Na minha adolescência, a mais
famosa era Jovita, mas havia
Mariazinha e Nancy.
Não sei se a casa que seduziu
Canhoteiro foi a de Jovita ou a
de sua antecessora, que trocou a
vida difícil por um casamento
com Bilú, maior fazendeiro de
São João da Boa Vista. Só sei que
Canhoteiro pulou o muro da
concentração e perdeu a ponta-esquerda para Zagallo e Pepe.
Virou lenda, mas deixou de entrar para a história. Sua carreira
durou pouco mais. Foi quebrado
por Homero, zagueiro do Corinthians, e parou de jogar em 1963.
À medida que o tempo foi passando, a lenda foi crescendo.

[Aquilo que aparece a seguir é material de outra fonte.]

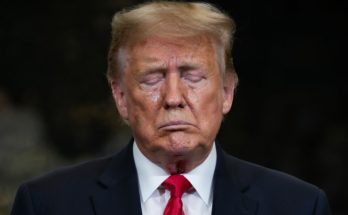 Donald Trump standing quietly in Washington D.C.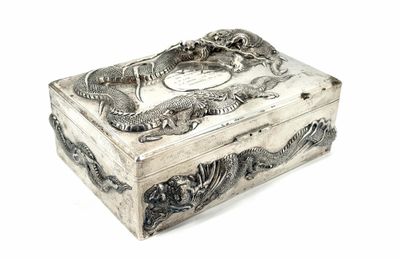 a silver box with a dragon on it on a white surface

Mais ainda quando morreu em
1974, com apenas 42 anos de
idade.
Não sei se é verdade. Mas em
Poços contavam que o São Paulo foi jogar com o Palmeiras de
São João da Boa Vista, de onde
tinham saído Mauro e Bellini.
Contam que Mauro foi vaiado
em um lance. Solidário, Canhoteiro teria dito ao amigo para ir
para a área adversária. Pegou a
bola no campo do São Paulo e
saiu driblando todo mundo, até
a bandeira da linha de fundo,
entrou na área e empurrou a bola para Mauro marcar. Contam
que repetiu o feito na seqüência.
Contam mais: que o treinador
do Palmeiras pediu pelo amor
de Deus para pararem de marcar gols, quando o São Paulo fez
o quinto.
Se é verdade, não sei. Fui à missa de sétimo dia de Mauro, ali na
capela do Colégio Rio Branco.
Depois da missa, os familiares de
Mauro me contaram que, cada
vez que ele me via na televisão, se
lembrava das traquinagens que
aprontei na farmácia do meu
pai. Na missa, conheci meu ídolo
Dino e pedi que meu amigo canista, o negão Almeida, atleta
premiado dos veteranos do São
Paulo, arrumasse um almoço ou
jantar com os veteranos do time,
para reconstituir a história e o
perfil de Canhoteiro. Mas o negão vive me dando o cano.
Há tempos queria escrever sobre ele e sua curta e fatal passagem por Poços. Soube que Renato Pompeu escreveu sua biografia, mas não tive chance de ler.
Morto, virou uma unanimidade.
E só agora, ao final desta coluna,
é que me dou conta de que no
próximo dia 16 de agosto se completarão 30 anos da sua morte.